The current issue of the Journal of the American Medical Assn. focuses on the growing rates of obesity in adults and children, with such health consequences as diabetes, high blood pressure and heart disease. Among the findings:

* The prescription diet drug sibutramine (Meridia), when combined with a weight-loss plan that stresses behavioral modification, can help overweight and obese teenagers lose pounds. In a six-month study of 82 adolescents, half of whom received the drug and half of whom got a dummy pill, those getting the medication lost more weight and reported significantly less hunger. However, the University of Pennsylvania researchers said increases in blood pressure and pulse rate would make it necessary to closely monitor effects of the drug and keep its use in teens experimental.

* The epilepsy drug zonasamide was better than a dummy pill in helping dieters lose weight in a study of 60 overweight women and men.
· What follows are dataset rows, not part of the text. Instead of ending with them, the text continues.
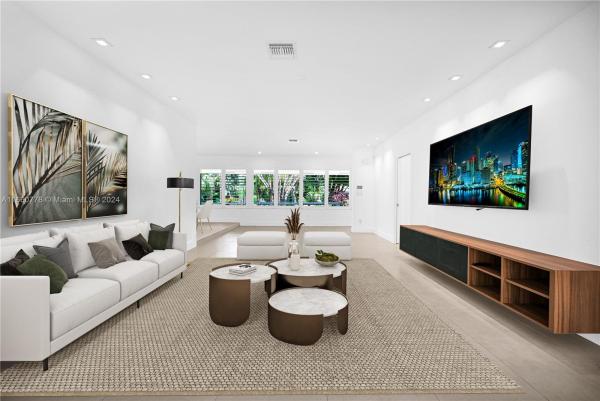 Mangowood, 14740 SW 83rd Pl, Palmetto Bay, Florida 33158, image 1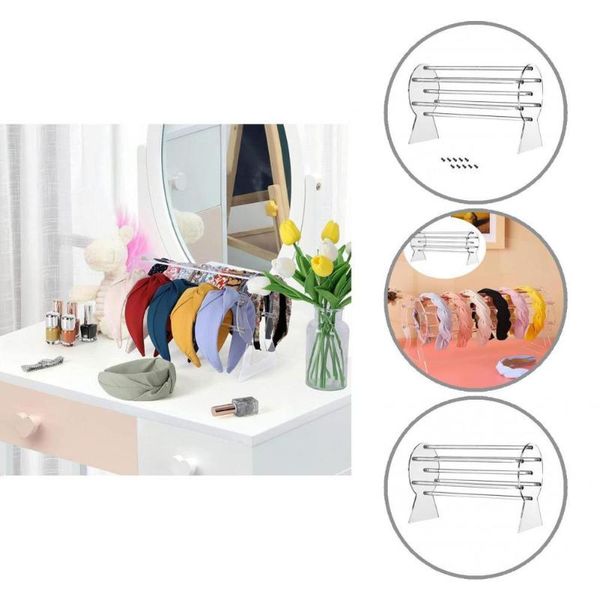jewelry pouches, bags headband display stand multi-purpose holder decorative delicate useful fine workmanship, Pink;blue
jewelry pouches, bags headband display stand multi-purpose holder decorative delicate useful fine workmanship, Pink;blue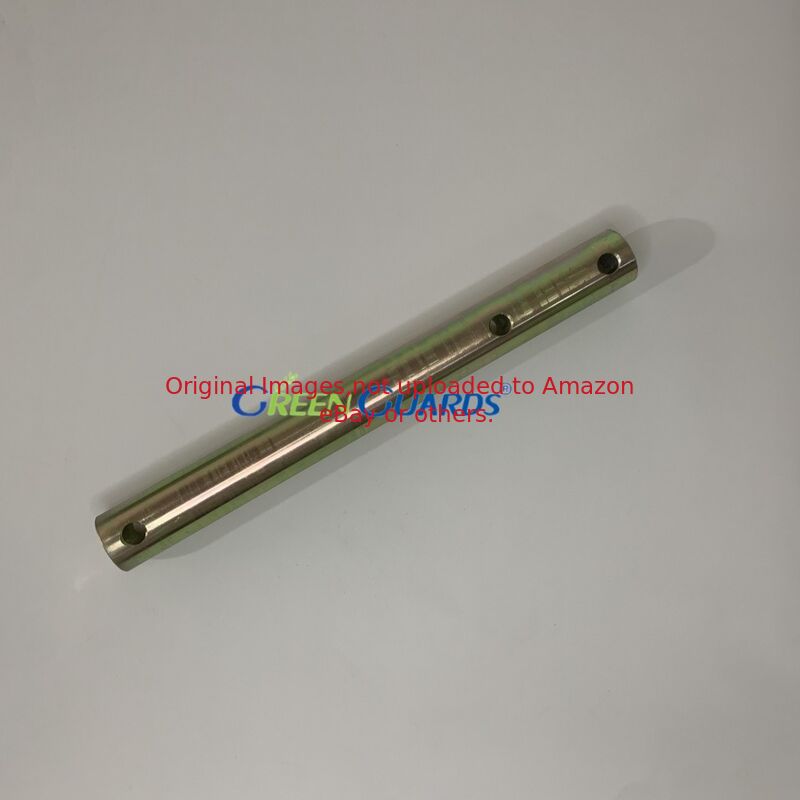อะไหล่เครื่องตัดหญ้า กล่องขุด GTCU25234 ติด Deere PrecisionCut Trim และรอบเครื่องตัดหญ้า
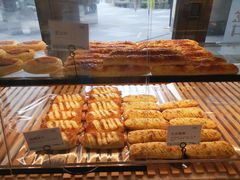 -Dough&Joe团憩(瑞虹天地月亮湾店)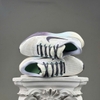 SZ39 Nike Air Zoom Pegasus 41 'White Dark Raisin Palest Purple' IM6703-159 106018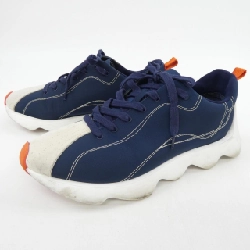 Giày sneaker HERMES - Hàng hiệu Authentic 903282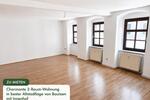 Etagenwohnung Bautzen - 2 Zimmer, 62 m&sup2;, 430&euro; | Angebot:26561427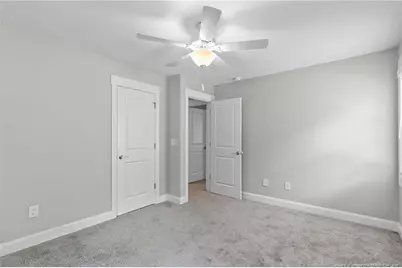 829 Blue Bird Drive, Vass, NC 28394 - Photo 35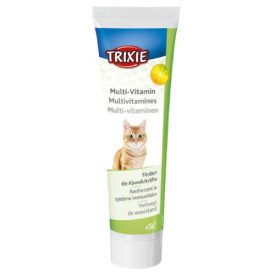   Trixie 4219 Multivitamin Paste -  multivitamin paszta macskák részére 100g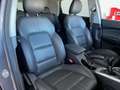 DR Automobiles DR4.0 DR4 4.0 1.5 115CV Grau - thumbnail 13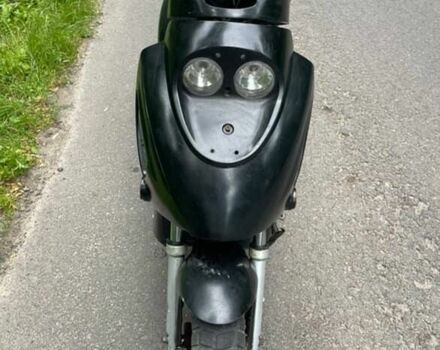 Вайпер Інша, об'ємом двигуна 80 л та пробігом 0 тис. км за 189 $, фото 2 на Automoto.ua
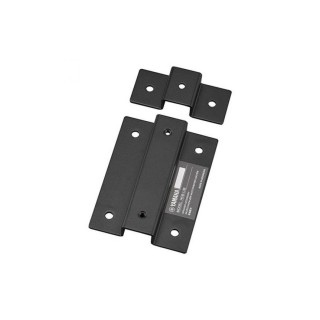 Plaque couplage Yamaha YAM-HCBL1B | horizontale | VXL1 - YAM-HCBL1B - Yamaha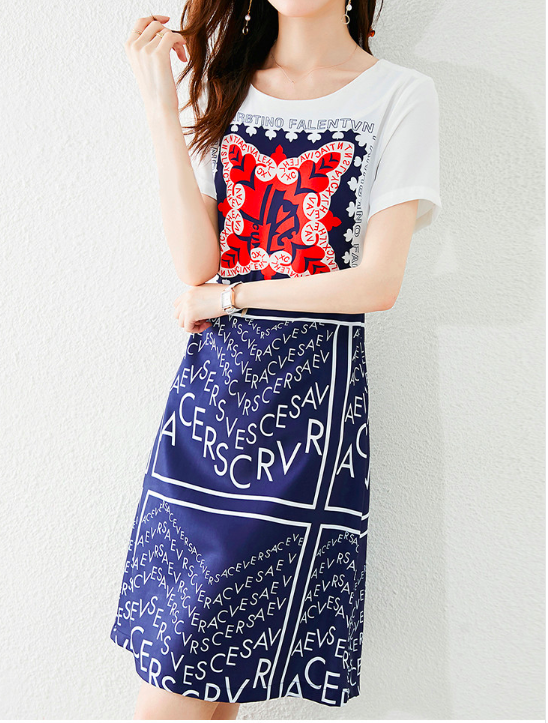 1 2023-07-01 at 11.21.24 PM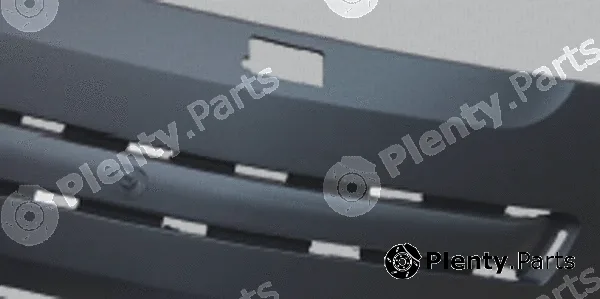 Magneti Marelli 021316002220 — Bumper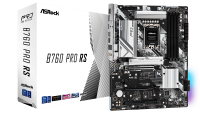 Placa de bază ASRock B760 PRO RS LGA1700 (B760 PRO RS)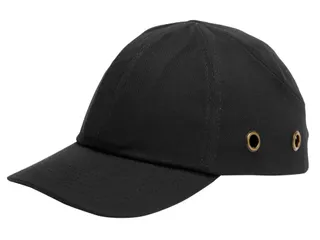 OXXA Washington 3020 Baseball Cap - 1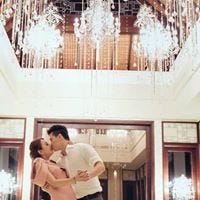 Gilbert NG Ying Fong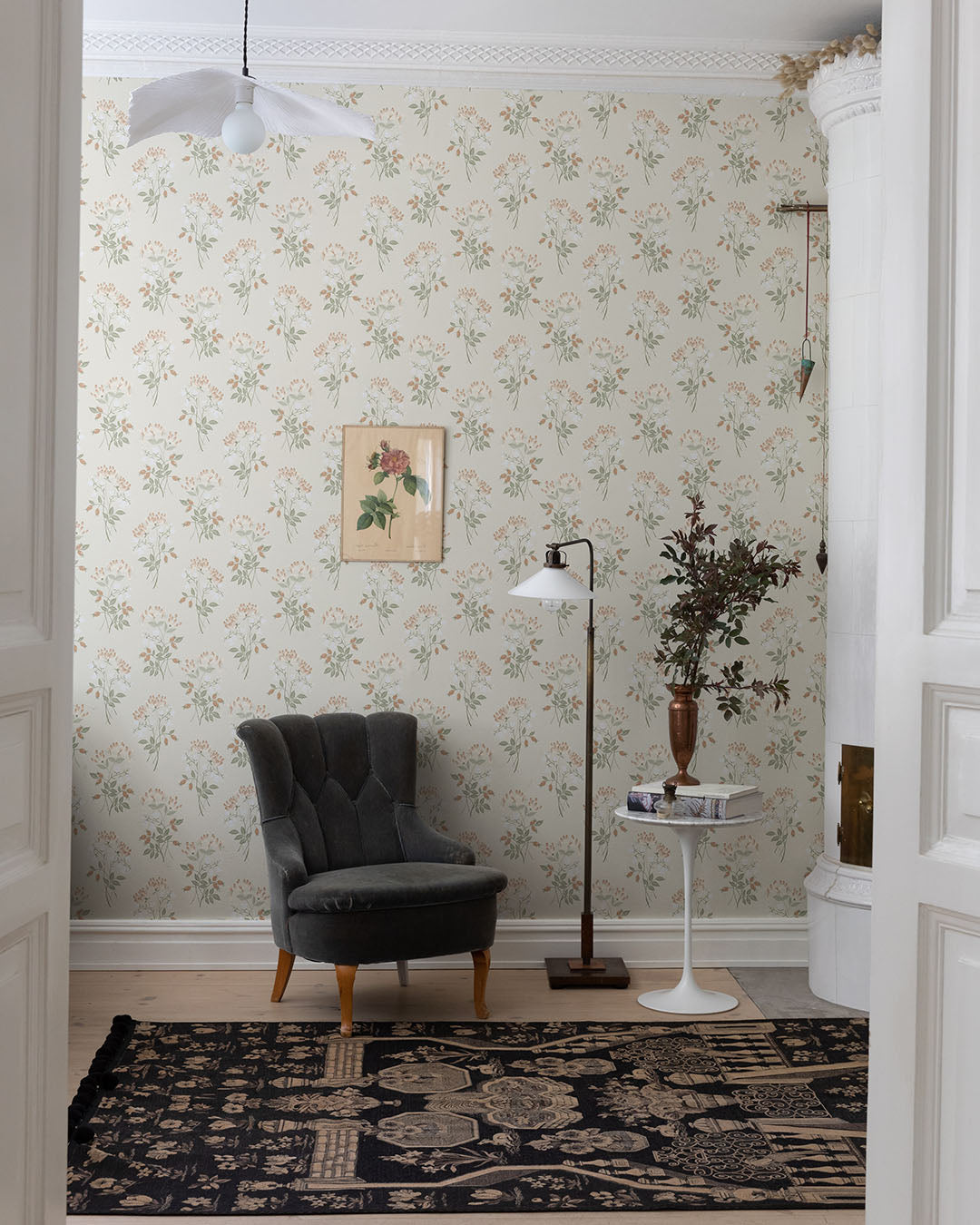 Midbec Kaprifol - 12307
At the end of the 16-week Duke University study, those getting the drug lost an average of 13 pounds, compared with 2 pounds among those getting the dummy pill. Researchers also noted that the medication reduced blood pressure, although none of the study participants had hypertension.

* Although it’s long been known that being sedentary contributes to obesity and diabetes, Harvard University researchers have established that for every two hours of daily television-watching, women have a 23% increase in obesity and a 14% increased risk for diabetes. That compared with a 24% reduction in obesity and 34% reduction in diabetes for every two hours of brisk walking. Dr. Frank B. Hu and his colleagues based their findings on 50,277 women who participated in the landmark Nurses’ Health Study.

* A new analysis of existing studies of low-carbohydrate diets like the popular Atkins plan has found insufficient evidence about their safety and usefulness to recommend them for weight loss. Dr. Dena M. Bravata of Stanford University and her colleagues said most of the existing studies were too short and the patients too young to draw broad conclusions. Despite the millions of Americans’ reported weight loss successes on low-carb diets, the authors said they couldn’t attribute the dropped pounds to restricting carbohydrates.